I blushed and quickly shoved away his hand.
Even if my body screamed how much it wanted him, I personally
refused to admit the obvious.

He laughed and said, “Is that how you treat
the birthday boy, Mia?”

I blinked and replied, “No.”

“Then how do you treat a birthday boy?”

He was looking at me now with that amusement
in his eyes again, which both irritated and enthralled me at the
same time.

“Be nice to him?” I pretended ignorance.

“Yes.” He grinned. “And give him cake… with
cream. A lot of cream.”

The way he spoke those words made me swallow
hard. I felt my core twisting and burning with need. I
involuntarily rested my hands on his powerful shoulders for support
because I knew I’d fall if I didn’t.

James wrapped one arm around the small of my
waist and pulled me close. He touched his lips against my right
nipple, lightly and gently, just a brush against my skin. That
little action caused me to melt into him. My knees buckled and I
leaned farther against him.

When he opened his lips and popped my nipple
into his warm mouth, I was almost done for. I clutched to him as he
sucked and then grazed and nibbled the sensitive bud. As he did so,
I closed my eyes and could only feel the glorious sensation
bursting within me. He did the same to the left one, and by the
time he was done, I was shaking and my breasts and nipples were
hard and glistening as wet as pink pebbles beneath running
water.

It was then he pulled me onto the bed and
made me lie below him. I followed him without resistance, and then
he was kissing my lips. When he urged me to open my mouth for him,
I obliged. He plunged in his tongue, exploring me, making me
breathless and out of sorts. I was quivering by the time he
finished ravishing my mouth. He didn’t let me go there either. He
continued his little kisses down my throat and lower and lower
south. As he licked and kissed and tasted me with his warm lips and
hot tongue, I closed my eyes and once again remember that first
time I met him three weeks ago.

* * * * *
CHAPTER
1
Mia

 

 

It was a mistake to let Andy leave the
country, and I’d known it the moment he told me he’d be going.

“Better job prospects there,” he’d said.
“Friends of mine promised to find me a good one.”

A good one to Andy meant a job that would
offer very good pay and didn’t require any university
qualifications, since he didn’t have any. I wasn’t one to argue
though, since I didn’t have any either, and working as a kitchen
hand in a restaurant at minimum wage wasn’t something both of us
planned for the rest of our lives. Andy wanted to study business
and, one day, own his own big corporation with hundreds of
employees and a very cool office with an outstanding view, high in
the building.

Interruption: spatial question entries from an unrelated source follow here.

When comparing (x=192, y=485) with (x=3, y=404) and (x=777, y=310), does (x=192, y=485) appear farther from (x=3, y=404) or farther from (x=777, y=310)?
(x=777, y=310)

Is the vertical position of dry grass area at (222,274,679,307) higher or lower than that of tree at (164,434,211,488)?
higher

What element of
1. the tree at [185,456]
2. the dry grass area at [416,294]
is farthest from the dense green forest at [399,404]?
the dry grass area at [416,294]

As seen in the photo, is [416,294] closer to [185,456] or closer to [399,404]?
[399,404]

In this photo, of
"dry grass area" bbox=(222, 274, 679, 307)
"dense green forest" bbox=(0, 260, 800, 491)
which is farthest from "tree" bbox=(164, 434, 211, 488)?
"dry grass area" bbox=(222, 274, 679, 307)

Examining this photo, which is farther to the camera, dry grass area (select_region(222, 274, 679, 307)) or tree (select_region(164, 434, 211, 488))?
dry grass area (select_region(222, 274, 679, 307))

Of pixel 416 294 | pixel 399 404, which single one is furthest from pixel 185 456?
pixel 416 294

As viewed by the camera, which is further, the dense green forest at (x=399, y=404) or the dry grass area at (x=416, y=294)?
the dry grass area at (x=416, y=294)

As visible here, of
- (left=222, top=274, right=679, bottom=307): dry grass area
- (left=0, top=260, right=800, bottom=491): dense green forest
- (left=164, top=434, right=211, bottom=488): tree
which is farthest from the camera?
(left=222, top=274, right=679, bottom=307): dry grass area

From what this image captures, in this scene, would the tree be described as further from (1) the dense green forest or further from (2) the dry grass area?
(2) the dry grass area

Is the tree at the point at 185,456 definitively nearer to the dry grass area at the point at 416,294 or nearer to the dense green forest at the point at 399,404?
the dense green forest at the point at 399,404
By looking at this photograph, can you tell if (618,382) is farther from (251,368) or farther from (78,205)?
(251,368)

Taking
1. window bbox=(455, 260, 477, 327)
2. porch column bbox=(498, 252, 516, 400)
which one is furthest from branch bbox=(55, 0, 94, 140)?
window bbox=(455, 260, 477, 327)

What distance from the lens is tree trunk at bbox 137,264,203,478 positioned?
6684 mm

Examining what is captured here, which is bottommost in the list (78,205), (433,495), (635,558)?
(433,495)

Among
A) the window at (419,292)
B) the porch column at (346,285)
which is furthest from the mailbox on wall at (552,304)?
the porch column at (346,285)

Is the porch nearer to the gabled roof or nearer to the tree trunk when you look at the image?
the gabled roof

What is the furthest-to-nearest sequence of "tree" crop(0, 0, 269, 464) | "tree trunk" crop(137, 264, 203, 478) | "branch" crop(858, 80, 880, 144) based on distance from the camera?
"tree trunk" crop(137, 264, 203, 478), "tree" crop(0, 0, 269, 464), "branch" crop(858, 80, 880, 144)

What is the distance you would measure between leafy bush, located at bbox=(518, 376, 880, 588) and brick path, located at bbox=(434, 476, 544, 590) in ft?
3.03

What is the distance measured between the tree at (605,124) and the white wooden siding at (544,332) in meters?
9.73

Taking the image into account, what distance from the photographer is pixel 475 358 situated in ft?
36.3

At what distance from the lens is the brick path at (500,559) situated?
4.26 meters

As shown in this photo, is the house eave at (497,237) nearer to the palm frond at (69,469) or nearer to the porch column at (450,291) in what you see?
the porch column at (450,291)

Me, I wanted to teach.

“You won’t have to work those shitty long
hours anymore, Mia. We won’t have to worry about money. You can
quit that pathetic job and say good-bye to that arsehole boss of
yours.”

“Pathetic job,” I murmured under my breath
as I stared out the small window to my right. “Arsehole boss.” I
hugged myself tight as I gazed at the view.

It was beautiful, with bright gold and
blues, and just below the plane, there were thick white clouds all
along the endless horizon. I’d always wanted to see this exquisite
scenery for real, since I’d spotted it in a beauty magazine I
bought from a secondhand bookstore. I even had the picture glued in
my notebook of places I wanted to go and things I wanted to do and
accomplish before I die. I’d also wanted to be in a plane, too.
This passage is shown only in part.